Along with these new devices the company has also introduced a new engagement program called the Cortex-X Custom program, which is intended to give the company’s partners the option of having more flexibility and scalability when it comes to increasing performance.
The Cortex-X Custom Program allows for customisation and differentiation beyond the traditional roadmap of Arm Cortex products, according to the company.
The Cortex-X1 is the program’s first CPU and is, according to Arm, its most powerful Cortex processor to date, bringing 30% peak performance improvements over the current Cortex-A77 CPU. It also offers 22% single-thread integer performance improvements over the Cortex-A78.
“This short high-performance burst is best for reactivity and responsiveness when using devices, enabling the highest performance ever for smartphones and large screen devices,” said Arm. “The Cortex-X1 offers 2x machine learning performance improvements over the Cortex-A77. This is part of our wider push for more local compute performance.”
The Cortex-A78 CPU looks to deliver a combination of performance gains with more efficiency.

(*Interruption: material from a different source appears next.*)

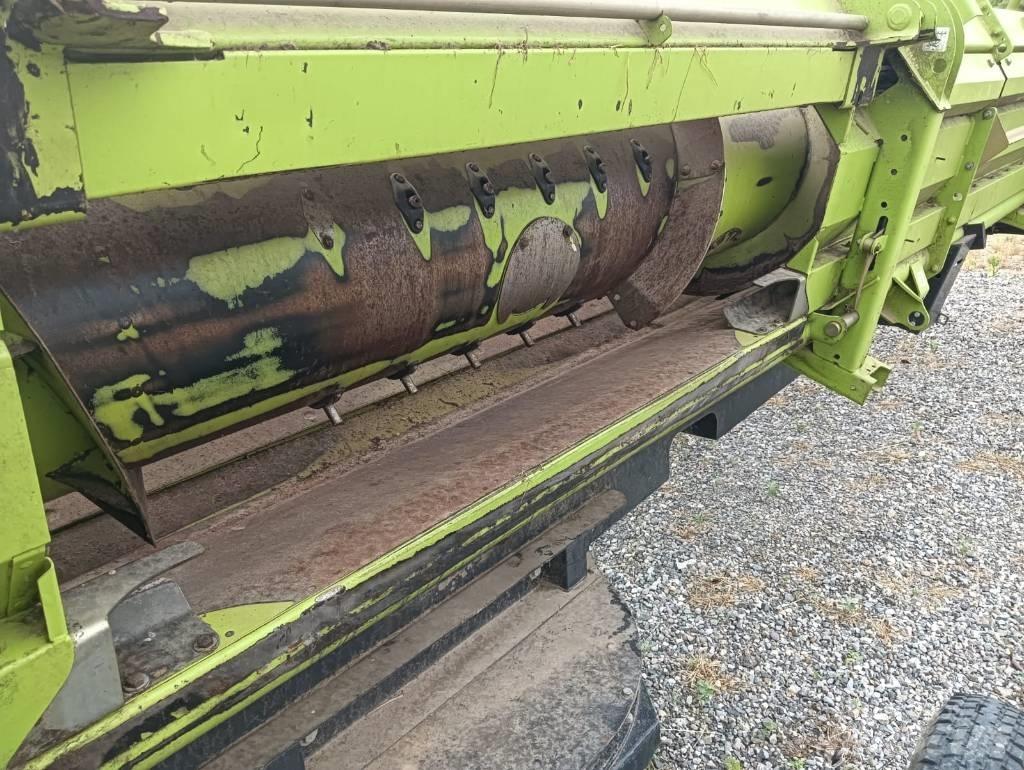 CLAAS CERIO 770 Κεφαλές θεριζοαλωνιστικών μηχανών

According to Arm, “The Cortex-A78 is our most efficient Cortex-A CPU ever designed for mobile device, providing double digit improvements for sustained performance”. While it has the same architecture as the Cortex-A77 it has a modified micro-architecture to increase performance/W and performance/area and provides a sustained 20 percent performance improvement over the Cortex-A77 within a 1W power budget.

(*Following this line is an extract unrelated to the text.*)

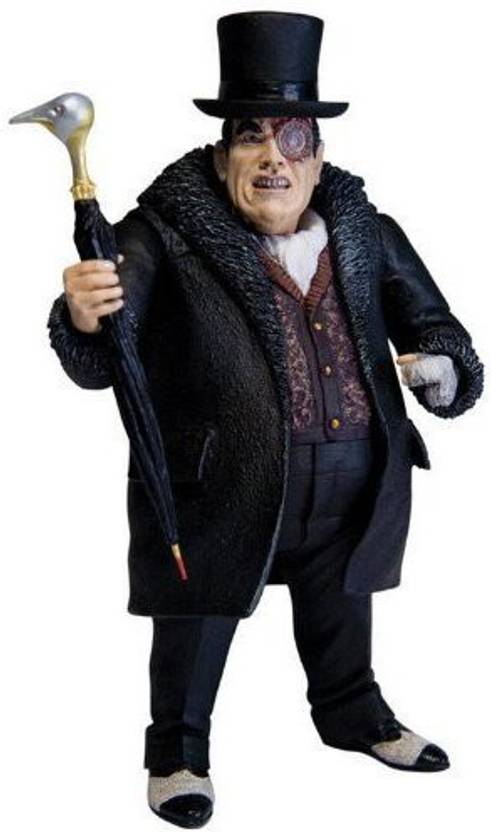 Dc Collectibles Batman Arkham City Series Iii Penguin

Arm said that it has maximized efficiency through reducing structures that have low performance and area, such as on the L1-I and L1-D caches. As a result, “We have optimised existing structures to consume less power, such as the brand prediction structures. This leads to 4% less power for performance and 5% less area,” said Arm.

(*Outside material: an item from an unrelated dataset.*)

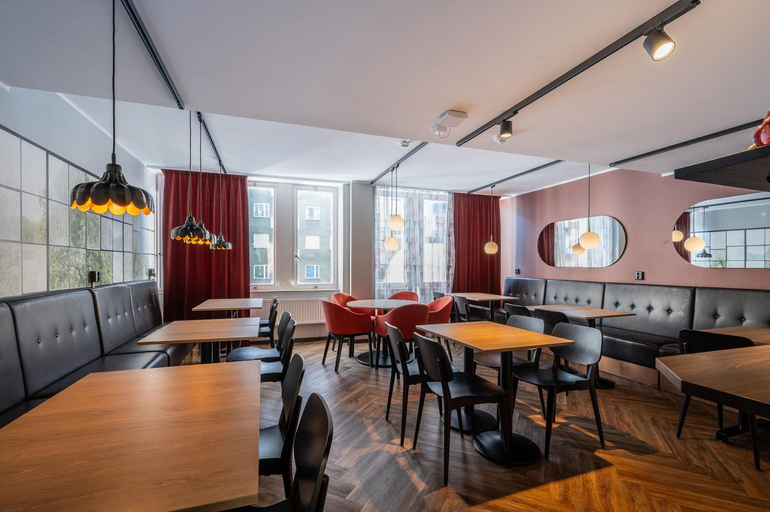 Food & Drinks 5, Hotel Aldoria, Stockholm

At a cluster level, the DynamIQ cluster of 4X Cortex-A77CPUs and 4X Cortex-A55 CPUs can be upgraded to 4x Cortex-A78 CPUs and 4X Cortex-A55 CPUs, to provide a 20 per cent sustained performance improvement in 15 per cent less space. By introducing the Cortex-X1, however, it is possible to boost peak performance by over 30 per cent.
The Cortex-X1 has been designed as a higher performance processor and, due to various microarchitecture upgrades, it has more resources compared to the Cortex-A78 - its decode bandwidth is increased by 25% to five instructions decoded per cycle, and MOP cache throughput has been increased by 33 % to 8 MOP/cycle. On Cortex-X1, the Neon engine gets two additional pipes, doubling its compute capacity over Cortex-A78, then Cortex-X1 supports 64kbyte L1 and up to 1Mbyte L2 cache.
.While last year saw the release of the Mali-G77, the new Mali-G78 - with Arm’s Valhall architecture - ,is said to deliver a further 25% improvement in graphics performance.
The device supports up to 24 cores and these advances have been made possible via asynchronous top level, tiler enhancements, and improved fragment dependency tracking, according to ARM.
The company has also announced a new sub-tier of GPUs. The move, in response to demand from partners, sees the introduction of the Mali-G68. According to Arm, “It supports up to six cores and inherits all the latest Mali-G78 features.”
To address expanding demand for machine learning (ML) the Ethos-N78 is a neural networking processor. “Compared to the Ethos-N77 it is capable of delivering greater on-device ML capabilities but with up to 25% more performance efficiency,” said the company. “The Ethos-N78 also offers unprecedented levels of configurability, with available configurations starting at 1Top/s on up to 10Top/s.”